Seven years after MIB 3 we have Chris Hemsworth and Tessa Thompson who are the secret agents protecting us from alien invasion. The plot loosely resembles the first film in 1997, with Thompson playing the raw recruit to Hemsworth’s troubled veteran. Controlling them are Liam Neeson and Emma Thompson, as the heads of MIB offices in London and New York. This version has had a ton of money thrown at it and amazing digital special effects that would have been too fantastical in 1997. But, for all this it still fails to tell us an engaging, or even particularly coherent, story. The leads are familiar from Thor Ragnarok and Hemsworth is good at the slapstick and strong-arm comedy, however it’s overlong and mostly unfunny.


Here we go again with the flashback generations. The 19-year-old, 12 film franchise comes to a substandard halt with this saga of Jean Grey (Sophie Turner). Teenage Jean’s mutant gifts inadvertently caused the fatal car crash that killed her mother, landing her in the care of wheelchair-bound Professor Charles Xavier (James McAvoy), who recognizes the traumatized orphan’s telepathic/telekinetic skills. Enter a shape-shifting alien entity named Vuk (Jessica Chastain) who begins twisting Jean’s mind by asking, ‘Are you a scared little girl who answers to the man in the chair, or are you the most powerful being on the planet?’  So, then we get the whole, ‘You’re stronger than you know. You’re special’ malarkey which inevitably leads to disaster, causing grumpy Magneto (Michael Fassbender) to resurface in his remote, rural hut. There are Fleeting visits from Hank/Beast (Nicholas Hoult), Nightcrawler (Kobi Smit-McPhee), Quicksilver (Evan Peters) and Storm (Alexandra Shipp) and a prolonged appearance from empowered Raven/Mystique (Jennifer Lawrence) notes that the X-Men should become the X-Women because “The women are always saving the men around here.”

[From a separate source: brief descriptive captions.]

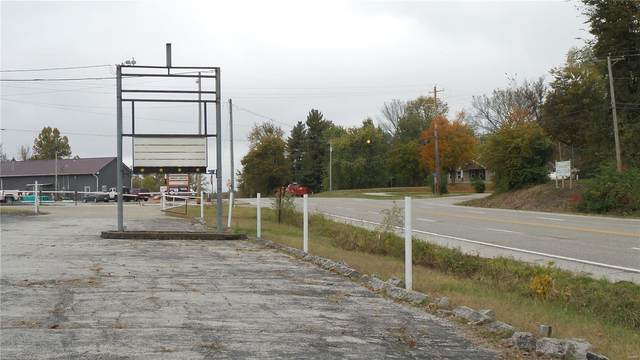 850 Commercial Boulevard, Herculaneum, MO 63048 (#19080037) :: St. Louis Finest Homes Realty Group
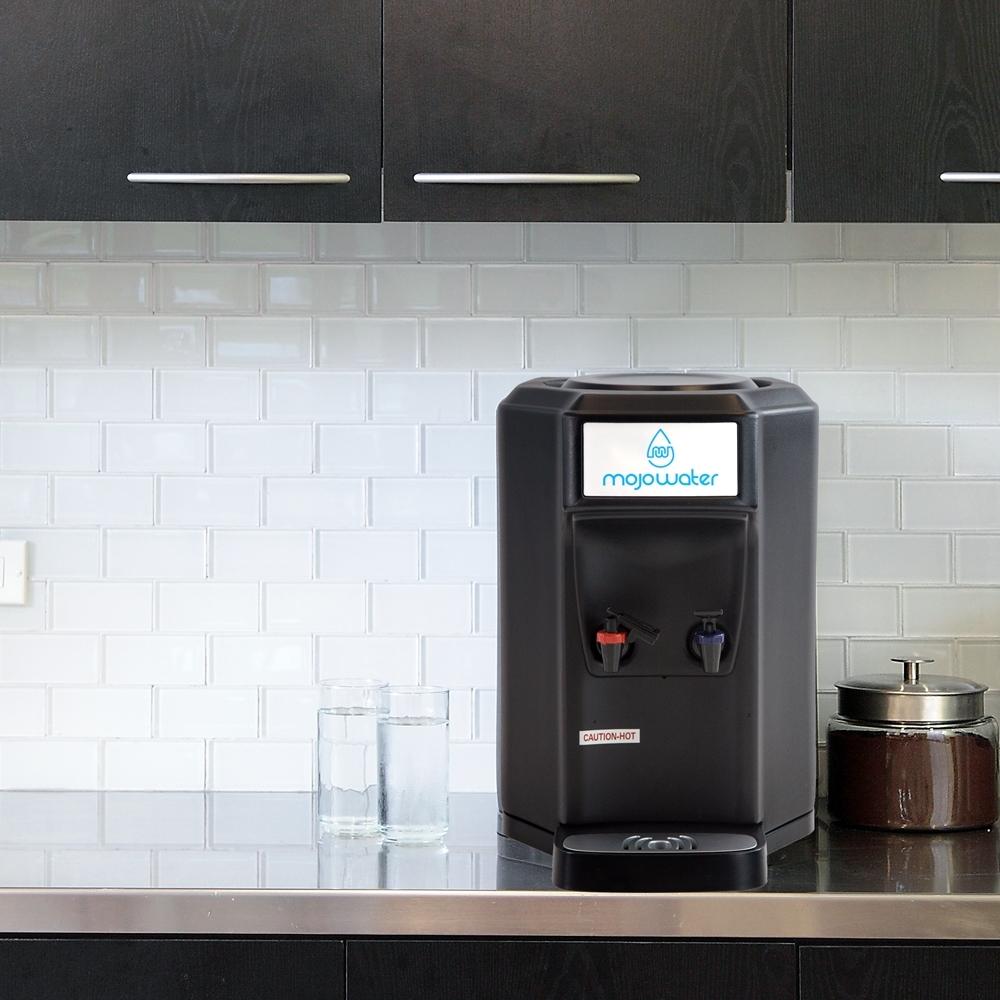Countertop Bottleless Water Dispenser Madison Art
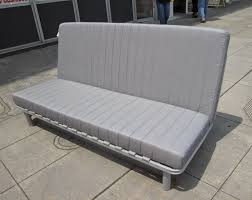 Futon mattress ikea Sleeper Sofa Futon Sofa Bed Ikea Covers Kskradio Beds Futon Sofa Bed Ikea Covers Kskradio Beds Futon Sofa Bed Ikea Design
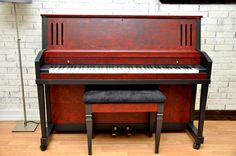 Client:My First Piano. Project : Red and Black Kimball  P-377. I did a plastic wrap pull-off technique, red over black - wet on dry, and flat painted/ upholstered the rest.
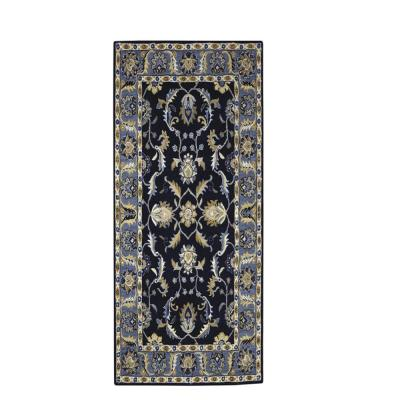 present decoration decor area decorators in grounbreaking on home collection depot rug fancy rugs gallery classic cheap the revolutionary red ft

The story of how Reg Dwight became Elton John. In a recent interview about the film’s rating Eton said I haven’t led a PG 13 life and the best part about the film and certainly the thing that makes it superior to Bohemian Rhapsody the Freddie Mercury biopic, is that it doesn’t hold back. The early stuff is emphasized, mixing genius Reginald Dwight’s stunted suburban childhood with his arrival as a nimble songwriter, upon meeting lyricist Bernie Taupin, played by Billy Elliot’s Jamie Bell. We also meet a remote, homophobic father (Stephen Mackintosh), a self-absorbed mother (Bryce Dallas Howard) and a protective granny (Gemma Jones). These figures haunt Reg, an energetic and vocally talented Taron Egerton. There’s a neat conceit of a choreography of jumbling songs into multiple time frames.